- [What is being asked] Pull out every line of the records below that contains the word "bicycle".

- [Dataset records]
◆ ◆ ◆ ◆

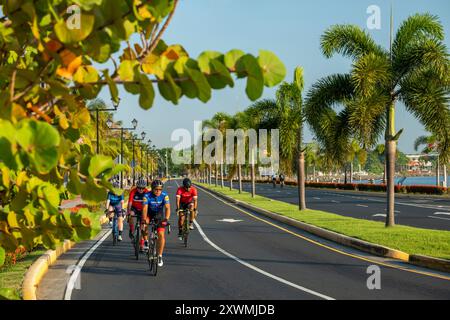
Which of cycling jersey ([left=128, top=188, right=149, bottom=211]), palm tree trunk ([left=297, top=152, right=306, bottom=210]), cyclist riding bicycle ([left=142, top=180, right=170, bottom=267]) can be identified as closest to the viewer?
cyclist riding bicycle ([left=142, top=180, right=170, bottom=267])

◆ ◆ ◆ ◆

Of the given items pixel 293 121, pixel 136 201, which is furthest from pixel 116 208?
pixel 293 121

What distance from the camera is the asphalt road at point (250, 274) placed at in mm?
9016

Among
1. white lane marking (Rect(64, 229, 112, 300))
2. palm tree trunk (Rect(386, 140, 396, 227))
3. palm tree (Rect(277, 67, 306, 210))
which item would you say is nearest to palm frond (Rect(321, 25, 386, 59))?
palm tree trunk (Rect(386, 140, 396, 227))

◆ ◆ ◆ ◆

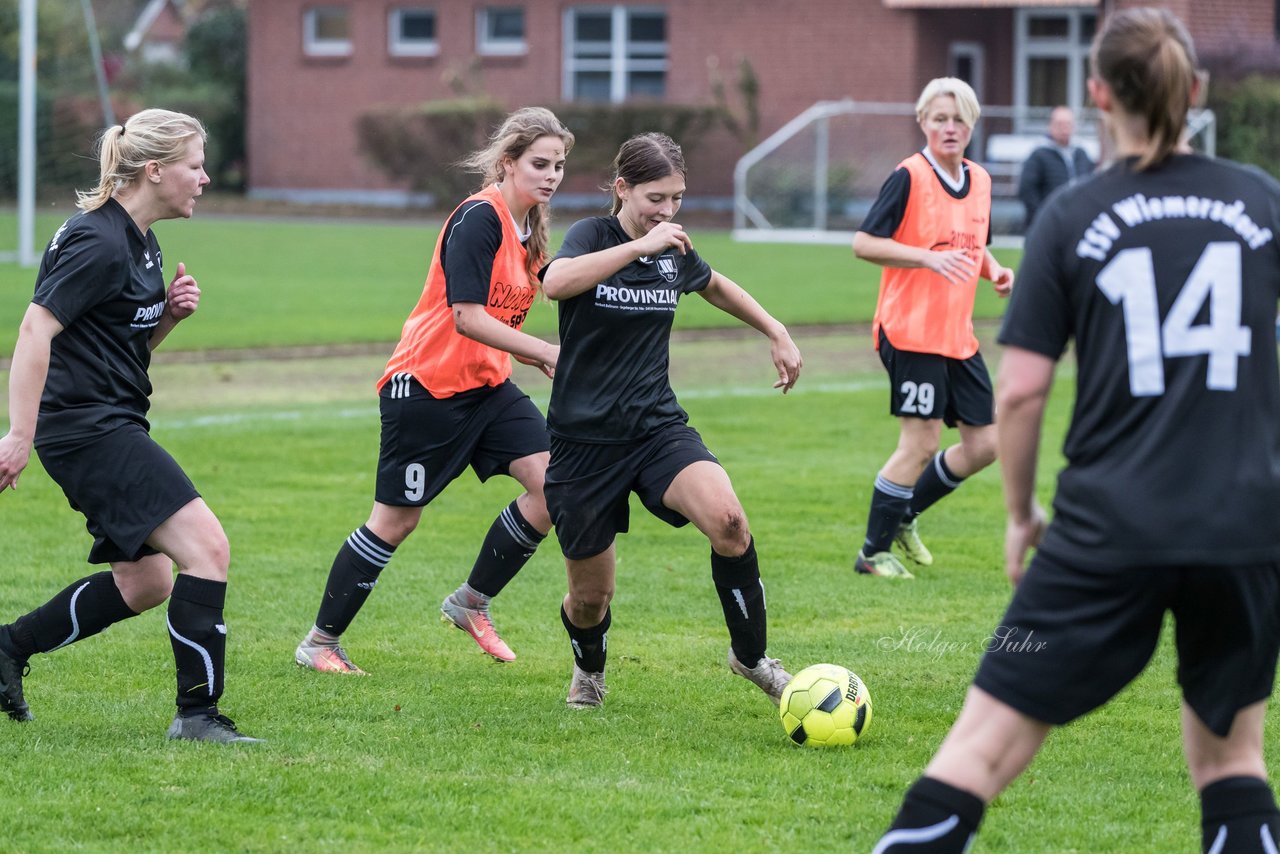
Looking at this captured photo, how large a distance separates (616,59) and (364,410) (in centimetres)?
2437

◆ ◆ ◆ ◆

- [Task response]
Which of cycling jersey ([left=128, top=188, right=149, bottom=211]), palm tree trunk ([left=297, top=152, right=306, bottom=210]), cyclist riding bicycle ([left=142, top=180, right=170, bottom=267]) can be identified as closest to the viewer?
cyclist riding bicycle ([left=142, top=180, right=170, bottom=267])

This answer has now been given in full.